SMILES specifications

The main problem that the epic-mace package solves is a stereomer search and generation of 3D atomic coordinates for mononuclear octahedral and square-planar metal complexes. Thus, any program that uses the mace package must receive the structure of the complex or the corresponding ligands as input. mace uses the SMILES notation to describe structure of input molecules, or rather two versions: RDKit SMILES extension and ChemAxon SMILES. The reason is that these are fairly popular SMILES formats that support dative bonds used in mace to describe metal-ligand bonds.

SMILES requirements

SMILES of complex or ligands must satisfy the following conditions:

  1. Donor atoms have non-zero atom map numbers describing their spatial arrangement around a central atom:


If one aims to generate all stereomers and is not interested in specifying the stereochemistry of the complex, when any non-zero map number can be used.

  1. Non-DA atoms must have zero map numbers.

  2. Bonds between central (CA) and donor (DA) atoms are dative, directed from DA to CA.

  3. The complex contains one central atom only.

  4. Substituents can be represented by dummy atoms with isotope number corresponding to the number of substituent (or R-groups for ChemAxon SMILES). Other atoms must have zero isotope numbers.

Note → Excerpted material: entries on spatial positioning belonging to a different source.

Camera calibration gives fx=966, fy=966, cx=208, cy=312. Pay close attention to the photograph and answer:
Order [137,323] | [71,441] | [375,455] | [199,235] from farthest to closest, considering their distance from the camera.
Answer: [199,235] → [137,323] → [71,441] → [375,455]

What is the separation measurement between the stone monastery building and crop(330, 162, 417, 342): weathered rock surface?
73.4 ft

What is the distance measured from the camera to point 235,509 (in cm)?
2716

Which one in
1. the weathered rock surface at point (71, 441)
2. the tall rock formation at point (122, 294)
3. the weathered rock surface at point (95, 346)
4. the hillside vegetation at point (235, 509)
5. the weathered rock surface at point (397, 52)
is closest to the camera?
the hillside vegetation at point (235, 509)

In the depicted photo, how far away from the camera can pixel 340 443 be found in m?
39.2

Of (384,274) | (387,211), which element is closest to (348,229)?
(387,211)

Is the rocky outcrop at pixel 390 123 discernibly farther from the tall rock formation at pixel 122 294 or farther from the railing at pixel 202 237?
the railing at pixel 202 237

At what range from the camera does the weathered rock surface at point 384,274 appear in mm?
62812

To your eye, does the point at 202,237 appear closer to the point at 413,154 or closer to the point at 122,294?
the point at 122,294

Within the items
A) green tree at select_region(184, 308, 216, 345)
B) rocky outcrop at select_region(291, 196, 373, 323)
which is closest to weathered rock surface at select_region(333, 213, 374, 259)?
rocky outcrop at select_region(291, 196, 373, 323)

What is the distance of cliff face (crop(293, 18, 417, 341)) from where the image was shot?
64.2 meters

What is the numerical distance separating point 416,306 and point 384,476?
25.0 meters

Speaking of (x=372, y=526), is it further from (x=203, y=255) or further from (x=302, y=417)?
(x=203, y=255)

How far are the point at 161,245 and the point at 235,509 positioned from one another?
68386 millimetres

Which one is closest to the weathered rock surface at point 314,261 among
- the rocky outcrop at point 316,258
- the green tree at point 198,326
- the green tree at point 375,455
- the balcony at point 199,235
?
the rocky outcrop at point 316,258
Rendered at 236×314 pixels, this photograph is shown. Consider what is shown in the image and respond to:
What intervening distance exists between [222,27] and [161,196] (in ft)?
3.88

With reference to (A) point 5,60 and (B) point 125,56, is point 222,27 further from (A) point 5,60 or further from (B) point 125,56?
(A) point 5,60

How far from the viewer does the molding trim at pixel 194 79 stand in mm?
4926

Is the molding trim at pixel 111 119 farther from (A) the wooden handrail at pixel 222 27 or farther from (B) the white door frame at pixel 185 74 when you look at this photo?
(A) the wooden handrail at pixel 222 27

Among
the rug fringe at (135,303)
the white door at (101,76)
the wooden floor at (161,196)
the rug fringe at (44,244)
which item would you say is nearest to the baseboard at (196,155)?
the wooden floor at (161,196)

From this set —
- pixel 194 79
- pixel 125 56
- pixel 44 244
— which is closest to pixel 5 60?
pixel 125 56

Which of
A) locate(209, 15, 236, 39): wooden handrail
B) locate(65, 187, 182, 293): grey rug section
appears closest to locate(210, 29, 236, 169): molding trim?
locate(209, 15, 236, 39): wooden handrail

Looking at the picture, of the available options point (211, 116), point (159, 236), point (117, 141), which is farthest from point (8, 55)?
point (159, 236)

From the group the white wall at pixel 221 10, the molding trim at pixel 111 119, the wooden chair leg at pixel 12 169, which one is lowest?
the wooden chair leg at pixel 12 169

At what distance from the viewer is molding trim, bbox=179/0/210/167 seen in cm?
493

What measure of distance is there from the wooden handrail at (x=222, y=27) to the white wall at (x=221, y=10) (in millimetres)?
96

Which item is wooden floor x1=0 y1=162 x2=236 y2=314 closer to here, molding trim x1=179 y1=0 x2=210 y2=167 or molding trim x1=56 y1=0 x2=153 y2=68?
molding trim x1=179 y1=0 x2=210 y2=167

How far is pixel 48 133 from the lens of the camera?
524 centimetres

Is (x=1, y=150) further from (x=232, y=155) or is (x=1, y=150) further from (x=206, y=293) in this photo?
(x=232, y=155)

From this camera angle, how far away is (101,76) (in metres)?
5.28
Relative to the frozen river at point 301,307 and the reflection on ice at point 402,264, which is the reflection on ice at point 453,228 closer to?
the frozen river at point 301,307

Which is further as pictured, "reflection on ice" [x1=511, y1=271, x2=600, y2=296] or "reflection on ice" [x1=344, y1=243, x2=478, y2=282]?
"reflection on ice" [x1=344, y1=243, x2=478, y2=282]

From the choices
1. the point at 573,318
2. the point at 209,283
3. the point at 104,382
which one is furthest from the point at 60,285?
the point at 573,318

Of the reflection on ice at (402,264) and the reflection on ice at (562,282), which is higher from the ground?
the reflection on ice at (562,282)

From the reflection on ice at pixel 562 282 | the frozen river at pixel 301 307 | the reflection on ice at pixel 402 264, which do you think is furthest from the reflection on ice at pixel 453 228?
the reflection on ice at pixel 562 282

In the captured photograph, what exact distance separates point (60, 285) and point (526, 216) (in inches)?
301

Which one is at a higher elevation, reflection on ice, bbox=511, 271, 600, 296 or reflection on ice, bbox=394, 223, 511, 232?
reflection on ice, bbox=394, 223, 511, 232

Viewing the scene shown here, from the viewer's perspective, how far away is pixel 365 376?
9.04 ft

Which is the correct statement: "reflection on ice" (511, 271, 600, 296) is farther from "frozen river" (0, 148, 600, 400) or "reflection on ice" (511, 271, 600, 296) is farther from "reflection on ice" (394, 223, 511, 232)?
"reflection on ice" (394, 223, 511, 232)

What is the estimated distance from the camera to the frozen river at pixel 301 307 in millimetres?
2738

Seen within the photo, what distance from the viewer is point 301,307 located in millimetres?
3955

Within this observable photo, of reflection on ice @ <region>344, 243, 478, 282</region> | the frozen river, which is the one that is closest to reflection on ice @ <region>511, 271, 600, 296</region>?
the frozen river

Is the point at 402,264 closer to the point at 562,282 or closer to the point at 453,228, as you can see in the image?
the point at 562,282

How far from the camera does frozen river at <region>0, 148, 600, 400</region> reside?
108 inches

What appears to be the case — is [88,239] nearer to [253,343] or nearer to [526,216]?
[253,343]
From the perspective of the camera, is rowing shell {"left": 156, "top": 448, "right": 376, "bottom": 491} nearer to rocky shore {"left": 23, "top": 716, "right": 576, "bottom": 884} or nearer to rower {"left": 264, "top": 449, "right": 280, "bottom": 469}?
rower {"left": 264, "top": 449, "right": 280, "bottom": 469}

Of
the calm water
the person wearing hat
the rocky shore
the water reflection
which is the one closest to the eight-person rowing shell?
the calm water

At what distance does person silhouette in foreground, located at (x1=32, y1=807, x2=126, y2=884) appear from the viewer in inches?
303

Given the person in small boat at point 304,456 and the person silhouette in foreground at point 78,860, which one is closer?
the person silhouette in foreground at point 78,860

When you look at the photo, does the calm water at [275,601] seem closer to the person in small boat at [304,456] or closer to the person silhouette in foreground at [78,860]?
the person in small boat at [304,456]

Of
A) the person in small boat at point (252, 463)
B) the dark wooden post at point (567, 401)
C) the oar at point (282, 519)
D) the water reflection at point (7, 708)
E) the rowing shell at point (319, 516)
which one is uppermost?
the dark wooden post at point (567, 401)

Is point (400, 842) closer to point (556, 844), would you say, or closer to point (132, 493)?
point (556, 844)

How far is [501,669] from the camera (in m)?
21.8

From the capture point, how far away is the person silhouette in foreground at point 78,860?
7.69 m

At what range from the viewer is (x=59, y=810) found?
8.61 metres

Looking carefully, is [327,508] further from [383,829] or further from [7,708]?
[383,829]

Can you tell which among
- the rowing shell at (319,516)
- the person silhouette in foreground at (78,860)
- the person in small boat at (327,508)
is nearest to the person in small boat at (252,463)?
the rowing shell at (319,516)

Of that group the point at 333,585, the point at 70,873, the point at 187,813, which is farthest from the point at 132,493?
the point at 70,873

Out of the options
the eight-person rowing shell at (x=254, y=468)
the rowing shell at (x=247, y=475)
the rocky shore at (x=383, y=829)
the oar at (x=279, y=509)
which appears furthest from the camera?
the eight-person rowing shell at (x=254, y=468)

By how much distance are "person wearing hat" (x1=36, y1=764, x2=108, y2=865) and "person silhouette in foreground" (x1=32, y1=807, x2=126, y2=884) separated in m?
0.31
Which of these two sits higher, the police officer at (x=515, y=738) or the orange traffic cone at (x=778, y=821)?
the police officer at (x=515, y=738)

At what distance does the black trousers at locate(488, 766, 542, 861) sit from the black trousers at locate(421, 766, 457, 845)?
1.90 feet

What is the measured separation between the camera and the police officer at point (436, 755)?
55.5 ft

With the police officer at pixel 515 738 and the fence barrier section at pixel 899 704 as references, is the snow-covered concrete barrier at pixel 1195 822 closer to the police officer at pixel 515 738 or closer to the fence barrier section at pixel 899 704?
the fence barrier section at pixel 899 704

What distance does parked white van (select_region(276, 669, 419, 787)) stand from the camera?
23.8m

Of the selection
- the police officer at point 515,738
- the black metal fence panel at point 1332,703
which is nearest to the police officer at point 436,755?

  5. Substituents must be monovalent (may change in the future) and cannot be bound to the central atom.

ChemAxon Marvin

For those who is familiar with the practical side of chemoinformatics, getting SMILES will not be a problem. For others the easiest way is to use the ChemAxon Marvin chemical editor:

  1. To set map numbers, right click on the atom and select the map option.

  2. To add dummy atoms describing substituents, use the R-group option.

  3. To save the structure in SMILES format, select the molecule, right click on it and select Save as. Use ChemAxon SMILES for metal complexes and Daylight SMILES for ligands.

  1. Now the SMILES string is copied to the clipboard and can be pasted via the Ctrl+V keyboard shortcut.